* _TASK DESCRIPTION_: Repeat the text of the rows below word for word, leaving out the pictures.
--- BEGIN THE RECORDS ---
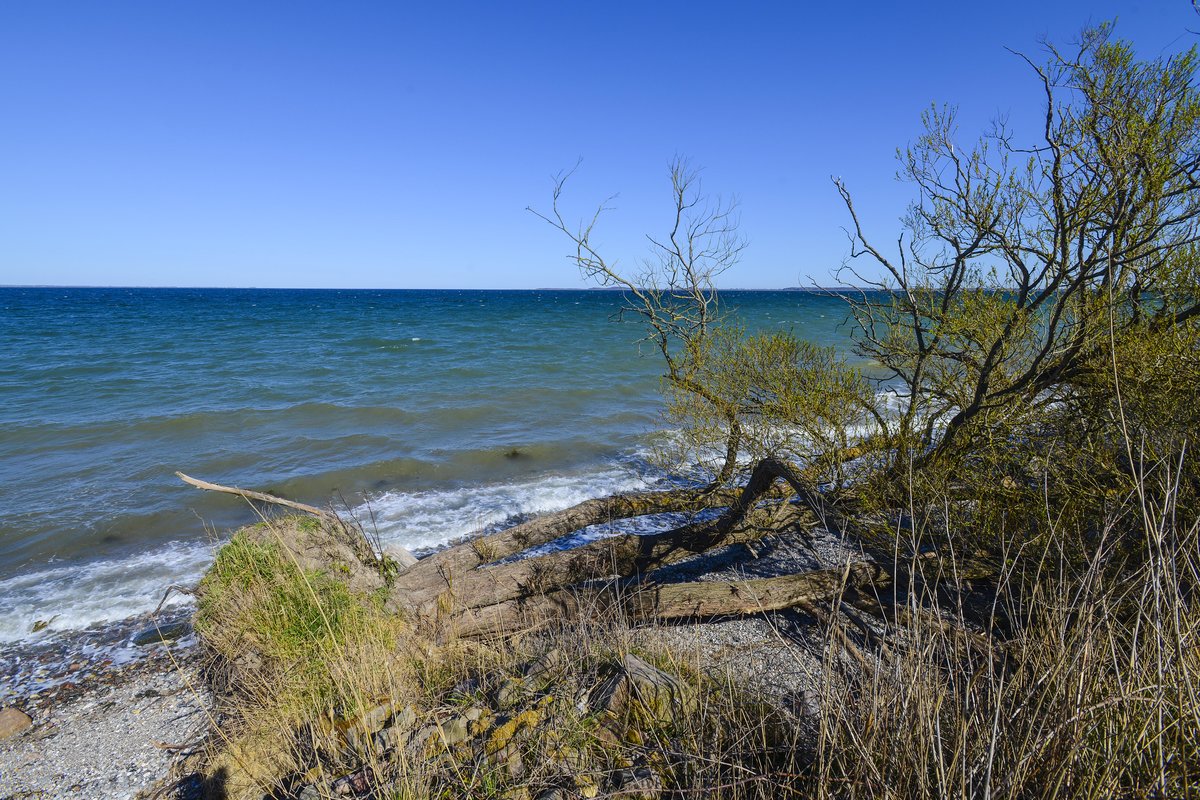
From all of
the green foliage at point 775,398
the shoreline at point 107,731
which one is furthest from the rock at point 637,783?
the green foliage at point 775,398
--- END THE RECORDS ---
* _THE SOLUTION_:
From all of
the green foliage at point 775,398
the shoreline at point 107,731
which one is furthest from the rock at point 637,783?
the green foliage at point 775,398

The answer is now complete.